## PROBLEM SET
- a) From the essay on the Occupy Wall Street protests, reproduce verbatim the passage starting with "The Occupy Wall Street protesters are" and going on through "of economic life?".
- b) In the essay on the Occupy Wall Street protests, which two movements are cited as radical forms of ethical anti-capitalism that do not dare to touch the democratic institutional framework?
- c) Extend the essay on the Occupy Wall Street protests, picking up after its final sentence.

## SOURCE DOCUMENT
* BEGIN *

Let the questioning begin.
The Occupy Wall Street protesters and their supporters have the answers. In fact, we’ve bombarded the protesters with questions, just not the right ones yet.
“But what do you want?” we ask. “What are your concrete demands?”
This is the archetypal question addressed by a male master to a hysterical woman, a scene from bygone days: “All your whining and complaining—do you know at all what you really want?”
Such a question aims precisely at precluding the true answer—its point is: “Tell it in my terms or shut up!”
It’s a question that effectively blocks the process of translating an inchoate protest into a concrete project.
The Occupy Wall Street protesters are drawing attention to two key points. First, that the global capitalist system has destructive consequences: consider only the hundreds of billions that were lost due to unbridled financial speculation.
Second, that economic globalisation is gradually but inexorably undermining the legitimacy of western democracies. Large economic transactions dependent on international players cannot be controlled by democratic mechanisms, which are by definition limited to nation-states. Thus, institutional democratic forms of the old sort are increasingly unable to capture the vital interests of the people.
The crux of the Wall Street protests is this: how to expand democracy beyond its state/multi-party political form, which is obviously impotent when faced with the destructive consequences of economic life?
There is no lack of anti-capitalist sentiment in the world today. There’s an overload of critiques of the horrors of capitalism: books, in-depth journalistic investigations and television reports abound on companies ruthlessly polluting our environment, on corrupt bankers who continue to get fat bonuses while their banks are saved by public money, of sweat shops where children work overtime.
The “democratic illusion”, the blind acceptance of the institutions of democracy as the only and the right force for change, actually prevents radical change.
What is as a rule not questioned, however, is the democratic-liberal framework of fighting against the excesses of capitalism. The explicit or implied goal of such critiques is only to democratise capitalism, to extend democratic control to the economy through pressure from the media, government inquiries, harsher laws, honest police investigations and so on. But we never ever question the democratic institutional framework of the state of law. This is the sacred cow that even the most radical forms of ethical anti-capitalism—think of the Porto Allegre forum, the Seattle movement—do not dare to touch.

* END *

## EXTRACTED ENTRIES
* BEGIN *

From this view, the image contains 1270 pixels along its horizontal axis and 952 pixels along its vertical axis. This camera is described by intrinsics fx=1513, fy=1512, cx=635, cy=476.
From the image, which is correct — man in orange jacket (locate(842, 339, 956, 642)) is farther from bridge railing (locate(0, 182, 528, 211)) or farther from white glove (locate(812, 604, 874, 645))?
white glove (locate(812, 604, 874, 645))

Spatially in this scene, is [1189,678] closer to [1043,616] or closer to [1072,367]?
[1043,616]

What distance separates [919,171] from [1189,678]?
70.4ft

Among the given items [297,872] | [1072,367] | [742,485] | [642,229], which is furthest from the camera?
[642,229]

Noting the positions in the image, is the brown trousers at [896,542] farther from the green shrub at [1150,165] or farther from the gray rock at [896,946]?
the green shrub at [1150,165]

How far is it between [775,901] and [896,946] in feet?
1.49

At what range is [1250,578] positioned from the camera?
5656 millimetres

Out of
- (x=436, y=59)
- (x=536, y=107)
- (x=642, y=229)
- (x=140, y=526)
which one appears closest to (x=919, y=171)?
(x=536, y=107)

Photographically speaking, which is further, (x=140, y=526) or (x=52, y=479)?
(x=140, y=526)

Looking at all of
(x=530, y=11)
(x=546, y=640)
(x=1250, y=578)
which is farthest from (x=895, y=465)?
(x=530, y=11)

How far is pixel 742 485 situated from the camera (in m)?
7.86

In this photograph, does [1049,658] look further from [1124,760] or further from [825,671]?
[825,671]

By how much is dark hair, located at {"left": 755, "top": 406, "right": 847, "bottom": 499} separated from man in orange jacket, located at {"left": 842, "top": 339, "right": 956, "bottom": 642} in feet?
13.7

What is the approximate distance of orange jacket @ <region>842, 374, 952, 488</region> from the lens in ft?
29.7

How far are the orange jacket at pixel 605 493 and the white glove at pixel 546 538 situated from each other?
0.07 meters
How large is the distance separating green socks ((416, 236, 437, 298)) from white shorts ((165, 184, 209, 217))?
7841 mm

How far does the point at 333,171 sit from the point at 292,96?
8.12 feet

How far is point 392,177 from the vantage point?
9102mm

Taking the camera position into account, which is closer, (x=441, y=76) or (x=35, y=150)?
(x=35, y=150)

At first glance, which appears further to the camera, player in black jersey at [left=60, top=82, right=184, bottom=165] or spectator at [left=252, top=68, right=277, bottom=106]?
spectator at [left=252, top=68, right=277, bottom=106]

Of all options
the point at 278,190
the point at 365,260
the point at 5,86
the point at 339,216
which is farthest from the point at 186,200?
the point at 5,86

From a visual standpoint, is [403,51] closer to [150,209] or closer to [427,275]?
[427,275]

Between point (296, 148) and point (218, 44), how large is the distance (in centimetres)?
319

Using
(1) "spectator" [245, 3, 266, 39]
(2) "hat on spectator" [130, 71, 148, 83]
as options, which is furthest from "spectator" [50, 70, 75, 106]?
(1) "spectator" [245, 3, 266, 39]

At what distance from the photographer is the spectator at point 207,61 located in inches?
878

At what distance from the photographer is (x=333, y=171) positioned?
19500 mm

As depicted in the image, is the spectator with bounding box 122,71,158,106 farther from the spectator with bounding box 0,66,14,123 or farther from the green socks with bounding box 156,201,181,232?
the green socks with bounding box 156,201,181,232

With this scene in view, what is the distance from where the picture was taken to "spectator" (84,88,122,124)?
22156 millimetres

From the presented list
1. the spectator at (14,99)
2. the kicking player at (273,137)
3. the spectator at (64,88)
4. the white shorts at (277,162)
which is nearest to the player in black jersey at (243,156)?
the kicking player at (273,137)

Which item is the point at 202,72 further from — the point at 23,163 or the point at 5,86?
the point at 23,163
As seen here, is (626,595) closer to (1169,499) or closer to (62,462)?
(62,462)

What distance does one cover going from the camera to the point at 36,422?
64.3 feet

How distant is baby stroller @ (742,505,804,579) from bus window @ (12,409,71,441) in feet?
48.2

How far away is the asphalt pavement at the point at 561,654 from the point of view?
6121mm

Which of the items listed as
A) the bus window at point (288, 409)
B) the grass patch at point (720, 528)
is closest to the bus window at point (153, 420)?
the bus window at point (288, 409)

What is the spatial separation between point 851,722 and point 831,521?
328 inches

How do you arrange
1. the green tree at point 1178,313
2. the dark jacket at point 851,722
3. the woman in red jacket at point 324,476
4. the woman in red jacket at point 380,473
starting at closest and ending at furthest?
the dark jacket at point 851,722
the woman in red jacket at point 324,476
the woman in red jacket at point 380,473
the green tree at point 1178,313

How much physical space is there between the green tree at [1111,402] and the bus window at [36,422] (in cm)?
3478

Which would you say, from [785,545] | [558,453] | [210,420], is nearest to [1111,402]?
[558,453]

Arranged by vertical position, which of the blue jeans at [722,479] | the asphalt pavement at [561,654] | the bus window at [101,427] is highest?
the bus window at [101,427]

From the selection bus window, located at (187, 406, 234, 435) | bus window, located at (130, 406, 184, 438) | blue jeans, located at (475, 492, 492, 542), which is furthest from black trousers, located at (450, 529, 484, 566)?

* END *

## THE RESPONSES
- a)
The Occupy Wall Street protesters are drawing attention to two key points. First, that the global capitalist system has destructive consequences: consider only the hundreds of billions that were lost due to unbridled financial speculation.
Second, that economic globalisation is gradually but inexorably undermining the legitimacy of western democracies. Large economic transactions dependent on international players cannot be controlled by democratic mechanisms, which are by definition limited to nation-states. Thus, institutional democratic forms of the old sort are increasingly unable to capture the vital interests of the people.
The crux of the Wall Street protests is this: how to expand democracy beyond its state/multi-party political form, which is obviously impotent when faced with the destructive consequences of economic life?

- b) The Porto Allegre forum and the Seattle movement.

- c)
Consider the Spanish version of the Occupy Wall Street protesters, the indignados (the angry ones). They dismiss the entire political class, from right to left, as corrupted and controlled by the lust for power. Yet the indignados address their demands for change to—whom? Not to the people themselves: The indignados do not (yet) claim that no one will do it for them, that (to paraphrase Gandhi) they themselves have to be the change they want to see. Their outcry is pitched toward those who are in control—exactly those they are protesting against.
Marx did not believe in locating the question of freedom in the political sphere proper. He would not have agreed with the way western institutions commonly assess degrees of freedom when they want to pass judgment on a country: Are there free elections? Are the judges independent? Is the press free from hidden pressures? Are human rights respected?
The key to actual freedom, Marx believed, resides rather in the “apolitical” network of personal relations, from the market to the family. It is illusory to expect that one can effectively change things merely by “extending” democracy. It’s outside the realm of legal rights that radical changes should be made. “Democratic illusion,” the acceptance of institutional mechanisms of democracy as the only and the “right” force for change, simply prevents radical change.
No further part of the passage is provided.